- Activity -
Identify each line below containing the string "scientific" and copy it.

- Records -
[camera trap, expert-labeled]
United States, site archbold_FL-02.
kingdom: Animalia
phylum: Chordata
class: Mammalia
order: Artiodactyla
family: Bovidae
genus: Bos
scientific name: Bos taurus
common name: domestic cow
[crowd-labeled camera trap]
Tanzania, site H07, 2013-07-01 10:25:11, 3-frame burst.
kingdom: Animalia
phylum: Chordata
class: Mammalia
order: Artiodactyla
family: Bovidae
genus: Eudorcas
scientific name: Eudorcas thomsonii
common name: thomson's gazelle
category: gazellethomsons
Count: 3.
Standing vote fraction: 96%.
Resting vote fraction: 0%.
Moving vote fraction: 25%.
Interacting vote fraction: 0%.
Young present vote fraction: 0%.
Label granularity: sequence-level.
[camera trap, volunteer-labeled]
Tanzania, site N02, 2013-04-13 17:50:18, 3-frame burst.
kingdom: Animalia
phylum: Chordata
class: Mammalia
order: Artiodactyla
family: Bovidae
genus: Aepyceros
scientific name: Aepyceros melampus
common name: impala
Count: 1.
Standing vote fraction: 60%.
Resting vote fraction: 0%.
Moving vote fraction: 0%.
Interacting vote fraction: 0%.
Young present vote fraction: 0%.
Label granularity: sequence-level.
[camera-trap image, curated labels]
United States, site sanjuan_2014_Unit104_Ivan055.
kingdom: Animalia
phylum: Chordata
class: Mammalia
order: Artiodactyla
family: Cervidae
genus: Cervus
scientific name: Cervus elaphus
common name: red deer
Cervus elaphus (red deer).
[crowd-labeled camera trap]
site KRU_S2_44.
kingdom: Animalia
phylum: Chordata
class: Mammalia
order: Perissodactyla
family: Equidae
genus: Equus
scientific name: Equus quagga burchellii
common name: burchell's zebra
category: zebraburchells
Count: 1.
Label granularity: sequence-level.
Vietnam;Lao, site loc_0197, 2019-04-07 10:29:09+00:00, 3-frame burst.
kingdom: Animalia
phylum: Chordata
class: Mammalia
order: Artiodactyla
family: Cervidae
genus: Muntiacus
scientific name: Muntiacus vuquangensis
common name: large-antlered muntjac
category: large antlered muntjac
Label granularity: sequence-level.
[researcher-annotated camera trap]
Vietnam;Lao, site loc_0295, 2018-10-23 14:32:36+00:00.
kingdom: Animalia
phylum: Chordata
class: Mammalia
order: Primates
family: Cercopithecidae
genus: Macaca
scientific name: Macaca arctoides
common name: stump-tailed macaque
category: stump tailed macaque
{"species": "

- Answer space -
scientific name: Bos taurus
scientific name: Eudorcas thomsonii
scientific name: Aepyceros melampus
scientific name: Cervus elaphus
scientific name: Equus quagga burchellii
scientific name: Muntiacus vuquangensis
scientific name: Macaca arctoides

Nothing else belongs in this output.